§ Given passage
^^^^
Trying not to get caught in 2016 overconfidence and essentially acknowledging that the suburbs will get the win for Biden, Democrats admitted that their party has to do more to convince urban voters of their legitimacy. “We failed,” croaked a self-examining Democratic Party source, in reference to downbeat urban turnout, even as he eagerly predicted a Biden win.
Selfishly, critics of the Democratic establishment prayed for a Trump loss as a way of reconceiving competitive parties in New Jersey, where the president’s tenure has swung the pendulum so far toward the Democrats that the best answer of the inheritors of the party that enabled the nationalization of Trump to a question about their own role in the mess is to say “It’s Trump’s fault” as they routinely complacently climb into a limo idling in the ghetto.
^^^^
§ Dataset content
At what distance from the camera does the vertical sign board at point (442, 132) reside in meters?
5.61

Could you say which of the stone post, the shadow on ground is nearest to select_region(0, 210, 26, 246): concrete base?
^^^^
§ Request 1
Answer these questions from the passage on Democrats and the Biden race:
(a) According to the passage, which area will get the win for Biden?
(b) What two words did the Democratic Party source say about downbeat urban turnout?
(c) In which state did critics of the Democratic establishment hope a Trump loss would help reconceive competitive parties?
§ Request 2
Write what comes next in the passage on Democrats and the Biden race, starting after its final sentence.

§ Output 1
(a) The suburbs.
(b) "We failed."
(c) New Jersey.

§ Output 2
If he were to lose tomorrow, or in the days following, having spring-boarded the Donald Trump presidency along with a national celebrity-crazed media, the Democratic establishment in New Jersey would be expected to perform a public service more strenuous than merely pointing the finger at the White House as the source of social ills. It might suddenly find itself – not hanging upside down in a Quest for Fire reenactment – but in the posture – oh, to have been a fly on the wall at the Constitutional Convention and absorbed some of that energy to inspire current ego-seismic age – of accountability.